▸ Your goal: List every local variable declared inside the body of ap3216c_probe in the code quoted in the mailing-list reply below, giving each one's type.

▸ Passage to read:
*** Begin section ***

I may be missing something. That datasheet isn't the clearest I've
ever seen...

I think this device is running in a self clocked mode if we are running
with events.

So an additional read will not result in an additional event.

Also the interrupt is latching. If we get a repeat of the same event
it is generally of no interest to userspace. If it's a different
event we'll get an additional bit latched.

So yes, it's more than possible that userspace won't get the same number
of events as samples taken over the limit, but I don't know why we care.
We can about missing a threshold being passed entirely, not about knowing
how many samples we were above it for.

>
> > +
> > + ret = ap3216c_clear_int(data);
> > + if (ret < 0)
> > + dev_err(&data->client->dev, "error clearing IRQ\n");
> > +
> > + return IRQ_HANDLED;
> > +}
> > +
> > +static int ap3216c_probe(struct i2c_client *client,
> > + const struct i2c_device_id *id)
> > +{
> > + struct ap3216c_data *data;
> > + struct iio_dev *indio_dev;
> > + int ret;
> > +
> > + indio_dev = devm_iio_device_alloc(&client->dev, sizeof(*data));
> > + if (!indio_dev)

*** End section ***

▸ Information provided:
*** Begin section ***

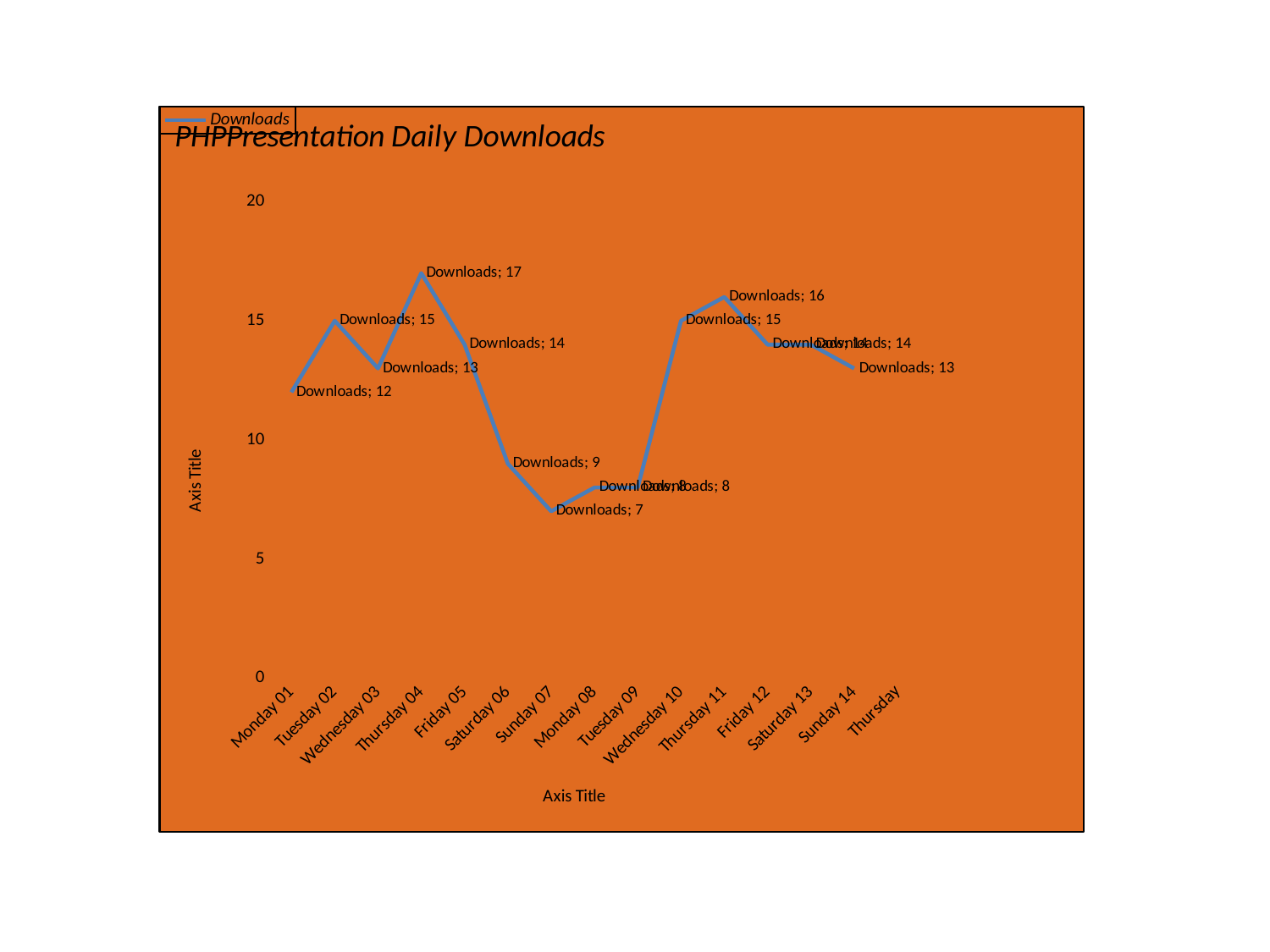
What is the Downloads value for Thursday 11? 16 Which day has the lowest Downloads value? Sunday 07 What kind of chart is shown on the slide? line chart What is the Downloads value for Sunday 07? 7 How many series does the legend list? 1 Is the Downloads value for Saturday 06 greater or less than 10? less What is the title of the chart? PHPPresentation Daily Downloads What is the Downloads value for Monday 01? 12 Which has a higher Downloads value, Tuesday 02 or Wednesday 03? Tuesday 02 What is the difference between the Downloads values for Thursday 04 and Sunday 07? 10 What is the Downloads value for Thursday 04? 17 Which day has the highest Downloads value? Thursday 04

*** End section ***

▸ Exercise answer:
- data: struct ap3216c_data *
- indio_dev: struct iio_dev *
- ret: int